Archive for October 8th, 2014

Nature: Adaptations

Wednesday, October 8th, 2014

Dr. Gary Garrett

Dr. Gary Garrett


This is Passport to Texas

Some animal and plant species evolve in specific locations – like springs – and only exist there and nowhere else.

25—Typically what happens is you have the ancestral version of the species throughout. Things like head springs, or spring areas, those are special isolated type environments. The temperature doesn’t change; the water chemistry doesn’t change because it’s coming out of the ground. So you’ll have animals that start specializing for that very stable environment. So certainly in springs throughout the state we’ve often seen specialized animals.

Dr. Garry Garret, a fisheries biologist formerly with TPW says biologists work to understand specialization among these species.

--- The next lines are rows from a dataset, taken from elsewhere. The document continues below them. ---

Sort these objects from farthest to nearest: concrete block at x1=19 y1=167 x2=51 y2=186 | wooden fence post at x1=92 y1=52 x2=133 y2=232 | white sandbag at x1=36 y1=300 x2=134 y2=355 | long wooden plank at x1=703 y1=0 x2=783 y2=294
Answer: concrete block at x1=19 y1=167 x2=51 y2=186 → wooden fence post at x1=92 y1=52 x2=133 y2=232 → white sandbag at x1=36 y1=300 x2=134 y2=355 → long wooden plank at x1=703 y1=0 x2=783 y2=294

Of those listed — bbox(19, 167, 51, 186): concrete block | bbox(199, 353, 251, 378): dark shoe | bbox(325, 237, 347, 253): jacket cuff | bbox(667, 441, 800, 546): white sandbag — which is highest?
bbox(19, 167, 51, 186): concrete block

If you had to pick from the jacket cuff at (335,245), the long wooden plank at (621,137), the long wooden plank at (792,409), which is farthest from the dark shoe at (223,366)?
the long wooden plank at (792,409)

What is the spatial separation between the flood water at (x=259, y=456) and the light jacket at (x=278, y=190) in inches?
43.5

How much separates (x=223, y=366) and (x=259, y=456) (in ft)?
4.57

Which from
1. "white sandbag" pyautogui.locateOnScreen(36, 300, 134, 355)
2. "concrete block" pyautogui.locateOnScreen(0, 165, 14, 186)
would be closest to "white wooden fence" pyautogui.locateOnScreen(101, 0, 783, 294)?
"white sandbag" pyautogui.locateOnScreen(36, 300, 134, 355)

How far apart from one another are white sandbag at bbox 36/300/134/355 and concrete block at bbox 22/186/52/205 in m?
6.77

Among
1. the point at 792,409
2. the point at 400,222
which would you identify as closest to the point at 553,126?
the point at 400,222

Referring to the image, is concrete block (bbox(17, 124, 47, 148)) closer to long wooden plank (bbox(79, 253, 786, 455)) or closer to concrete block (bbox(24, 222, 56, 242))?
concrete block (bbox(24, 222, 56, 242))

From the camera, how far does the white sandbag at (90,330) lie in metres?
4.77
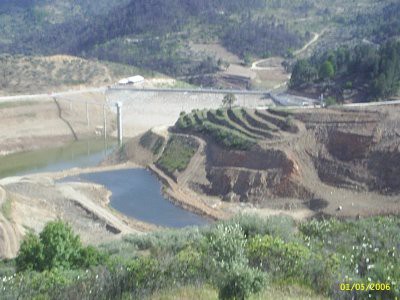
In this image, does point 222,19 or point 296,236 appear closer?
point 296,236

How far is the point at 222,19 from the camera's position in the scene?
431 feet

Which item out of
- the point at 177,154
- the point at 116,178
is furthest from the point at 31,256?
the point at 177,154

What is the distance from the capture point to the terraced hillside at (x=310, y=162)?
46031 mm

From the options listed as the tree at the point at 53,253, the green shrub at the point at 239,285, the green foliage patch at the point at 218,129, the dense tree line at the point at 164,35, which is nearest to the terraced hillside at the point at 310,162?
the green foliage patch at the point at 218,129

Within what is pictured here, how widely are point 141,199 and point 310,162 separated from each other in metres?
13.0

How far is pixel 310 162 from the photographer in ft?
163

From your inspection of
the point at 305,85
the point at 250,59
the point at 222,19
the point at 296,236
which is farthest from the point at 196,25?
the point at 296,236

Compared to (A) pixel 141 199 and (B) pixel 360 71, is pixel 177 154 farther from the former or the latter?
(B) pixel 360 71

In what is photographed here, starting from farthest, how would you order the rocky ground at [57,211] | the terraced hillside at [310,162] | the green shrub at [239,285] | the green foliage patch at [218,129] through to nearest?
the green foliage patch at [218,129] < the terraced hillside at [310,162] < the rocky ground at [57,211] < the green shrub at [239,285]

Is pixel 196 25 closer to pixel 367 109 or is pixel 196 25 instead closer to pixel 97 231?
pixel 367 109

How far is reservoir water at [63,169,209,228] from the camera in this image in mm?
45275

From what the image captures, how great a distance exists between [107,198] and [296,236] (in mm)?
32884

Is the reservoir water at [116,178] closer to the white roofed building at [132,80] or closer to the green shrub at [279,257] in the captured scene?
the white roofed building at [132,80]

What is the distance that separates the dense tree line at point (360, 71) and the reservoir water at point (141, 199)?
80.6 ft
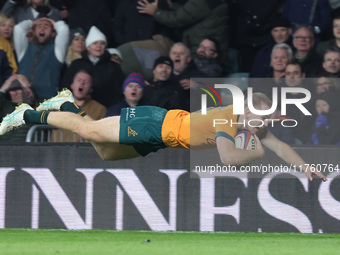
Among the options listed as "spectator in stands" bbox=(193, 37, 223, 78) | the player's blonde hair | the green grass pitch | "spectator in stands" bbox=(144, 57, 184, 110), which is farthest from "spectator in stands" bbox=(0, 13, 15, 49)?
the player's blonde hair

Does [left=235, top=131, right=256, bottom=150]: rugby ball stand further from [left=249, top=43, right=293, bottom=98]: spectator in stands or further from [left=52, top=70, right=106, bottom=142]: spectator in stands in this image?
[left=52, top=70, right=106, bottom=142]: spectator in stands

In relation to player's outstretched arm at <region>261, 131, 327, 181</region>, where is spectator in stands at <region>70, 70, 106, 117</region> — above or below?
above

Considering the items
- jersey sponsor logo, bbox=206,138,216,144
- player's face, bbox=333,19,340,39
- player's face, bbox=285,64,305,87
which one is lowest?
jersey sponsor logo, bbox=206,138,216,144

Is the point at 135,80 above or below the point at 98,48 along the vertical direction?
below

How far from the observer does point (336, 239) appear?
26.9 feet

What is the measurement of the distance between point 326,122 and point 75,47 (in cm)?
364

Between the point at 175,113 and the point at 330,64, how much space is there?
8.50ft

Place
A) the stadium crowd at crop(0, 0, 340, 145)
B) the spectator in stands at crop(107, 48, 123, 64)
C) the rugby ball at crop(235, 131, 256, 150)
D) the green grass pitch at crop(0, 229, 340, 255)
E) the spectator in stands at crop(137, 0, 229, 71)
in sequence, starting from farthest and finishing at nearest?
1. the spectator in stands at crop(107, 48, 123, 64)
2. the spectator in stands at crop(137, 0, 229, 71)
3. the stadium crowd at crop(0, 0, 340, 145)
4. the rugby ball at crop(235, 131, 256, 150)
5. the green grass pitch at crop(0, 229, 340, 255)

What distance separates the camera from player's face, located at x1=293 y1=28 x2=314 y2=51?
32.1 ft

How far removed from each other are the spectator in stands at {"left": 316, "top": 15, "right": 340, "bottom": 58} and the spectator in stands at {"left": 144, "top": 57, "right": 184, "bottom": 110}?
6.33 feet

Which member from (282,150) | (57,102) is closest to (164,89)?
(57,102)

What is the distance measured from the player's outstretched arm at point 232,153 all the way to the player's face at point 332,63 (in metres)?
2.22

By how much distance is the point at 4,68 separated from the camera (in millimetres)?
10312

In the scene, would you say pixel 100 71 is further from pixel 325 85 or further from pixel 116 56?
pixel 325 85
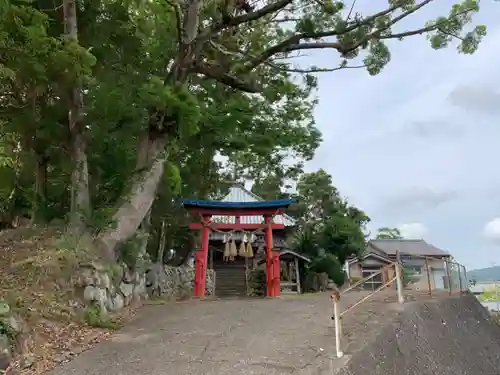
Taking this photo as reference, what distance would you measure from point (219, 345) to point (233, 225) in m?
8.14

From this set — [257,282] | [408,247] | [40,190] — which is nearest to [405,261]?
[257,282]

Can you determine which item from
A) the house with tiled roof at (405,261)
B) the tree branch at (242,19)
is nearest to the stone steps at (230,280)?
the house with tiled roof at (405,261)

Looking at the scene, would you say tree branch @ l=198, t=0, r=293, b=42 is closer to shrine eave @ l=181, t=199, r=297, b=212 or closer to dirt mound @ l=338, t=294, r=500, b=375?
shrine eave @ l=181, t=199, r=297, b=212

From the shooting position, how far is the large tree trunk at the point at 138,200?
938cm

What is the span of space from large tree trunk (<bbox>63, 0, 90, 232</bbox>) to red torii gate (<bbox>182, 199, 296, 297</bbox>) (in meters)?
4.25

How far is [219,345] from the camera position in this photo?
629 cm

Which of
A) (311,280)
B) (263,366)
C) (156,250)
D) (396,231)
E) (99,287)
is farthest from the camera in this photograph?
(396,231)

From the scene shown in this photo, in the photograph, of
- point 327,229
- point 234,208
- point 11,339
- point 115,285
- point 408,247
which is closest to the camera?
point 11,339

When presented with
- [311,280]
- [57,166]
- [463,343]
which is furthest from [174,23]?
[311,280]

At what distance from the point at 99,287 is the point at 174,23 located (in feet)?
23.6

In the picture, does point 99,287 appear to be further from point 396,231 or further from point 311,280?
point 396,231

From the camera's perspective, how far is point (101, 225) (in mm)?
9469

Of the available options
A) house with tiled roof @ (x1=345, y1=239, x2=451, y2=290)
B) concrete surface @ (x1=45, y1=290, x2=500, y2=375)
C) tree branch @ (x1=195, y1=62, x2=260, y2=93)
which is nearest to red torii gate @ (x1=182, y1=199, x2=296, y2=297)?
house with tiled roof @ (x1=345, y1=239, x2=451, y2=290)

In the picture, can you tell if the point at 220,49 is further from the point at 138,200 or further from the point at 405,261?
the point at 405,261
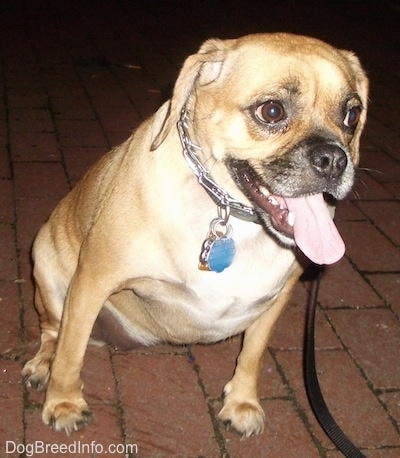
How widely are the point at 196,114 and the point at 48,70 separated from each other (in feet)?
17.9

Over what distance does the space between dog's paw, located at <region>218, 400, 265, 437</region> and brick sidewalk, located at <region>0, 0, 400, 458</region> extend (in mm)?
47

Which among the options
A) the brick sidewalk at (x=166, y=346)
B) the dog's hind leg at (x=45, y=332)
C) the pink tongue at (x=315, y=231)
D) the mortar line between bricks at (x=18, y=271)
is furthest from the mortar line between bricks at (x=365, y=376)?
the mortar line between bricks at (x=18, y=271)

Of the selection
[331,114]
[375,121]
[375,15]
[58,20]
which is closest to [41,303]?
[331,114]

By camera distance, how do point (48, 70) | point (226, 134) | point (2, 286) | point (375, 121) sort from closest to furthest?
point (226, 134) < point (2, 286) < point (375, 121) < point (48, 70)

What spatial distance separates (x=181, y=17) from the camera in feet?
36.4

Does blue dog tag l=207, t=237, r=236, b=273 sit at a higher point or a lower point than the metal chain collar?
lower

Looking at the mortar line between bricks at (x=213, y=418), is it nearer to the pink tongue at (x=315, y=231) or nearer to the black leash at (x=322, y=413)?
the black leash at (x=322, y=413)

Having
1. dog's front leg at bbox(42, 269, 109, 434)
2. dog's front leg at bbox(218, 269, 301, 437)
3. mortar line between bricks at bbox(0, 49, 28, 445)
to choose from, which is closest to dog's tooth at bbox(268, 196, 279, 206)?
dog's front leg at bbox(218, 269, 301, 437)

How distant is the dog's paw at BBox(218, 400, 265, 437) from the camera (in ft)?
9.87

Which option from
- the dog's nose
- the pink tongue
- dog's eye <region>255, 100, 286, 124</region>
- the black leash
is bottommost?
the black leash

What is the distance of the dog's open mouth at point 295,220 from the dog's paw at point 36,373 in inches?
52.8

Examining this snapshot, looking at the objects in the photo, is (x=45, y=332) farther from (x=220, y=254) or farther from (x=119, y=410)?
(x=220, y=254)

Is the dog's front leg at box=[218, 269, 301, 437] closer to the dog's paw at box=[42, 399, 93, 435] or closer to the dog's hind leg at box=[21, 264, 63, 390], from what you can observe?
the dog's paw at box=[42, 399, 93, 435]

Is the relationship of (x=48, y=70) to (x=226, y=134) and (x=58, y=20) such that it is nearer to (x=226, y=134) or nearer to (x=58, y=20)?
(x=58, y=20)
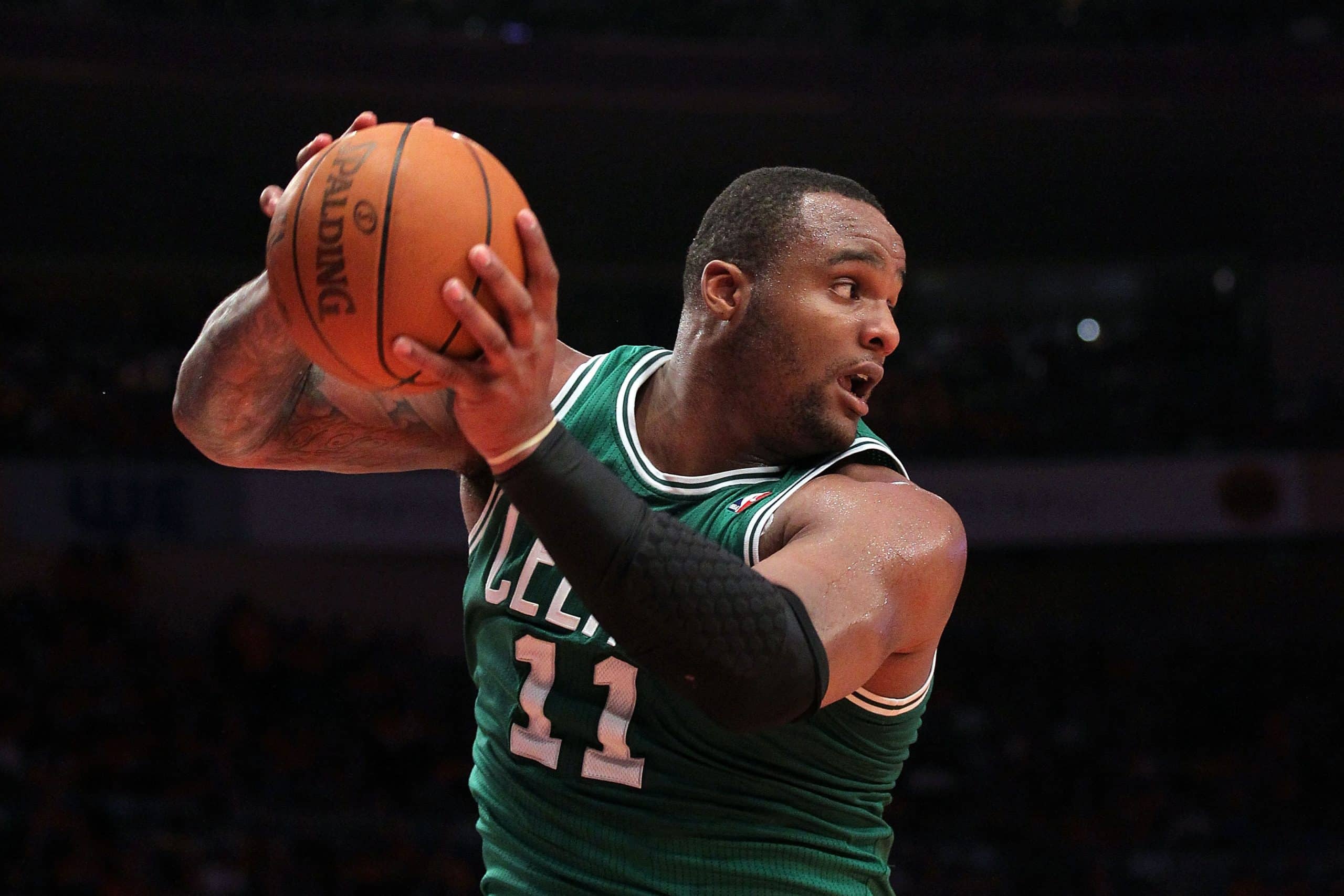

27—But the other real useful thing about understanding this is these are called indicator species. They’ve been around for thousands of years…they’ve done just fine…as biologists we monitor their status. When we see their status starting to go down, it tells us that the environment they’re in is going down. Not just them. They’re an indicator of a larger problem. So by watching these animals or plants they tell us in advance of things degrading that ultimately may affect humans. So they’re kind of our early warning system.

And we can all use a little warning when change is afoot.

The Wildlife and Sport Fish Restoration program supports our series and funds diverse research projects throughout Texas

For Texas Parks and Wildlife…I’m Cecilia Nasti.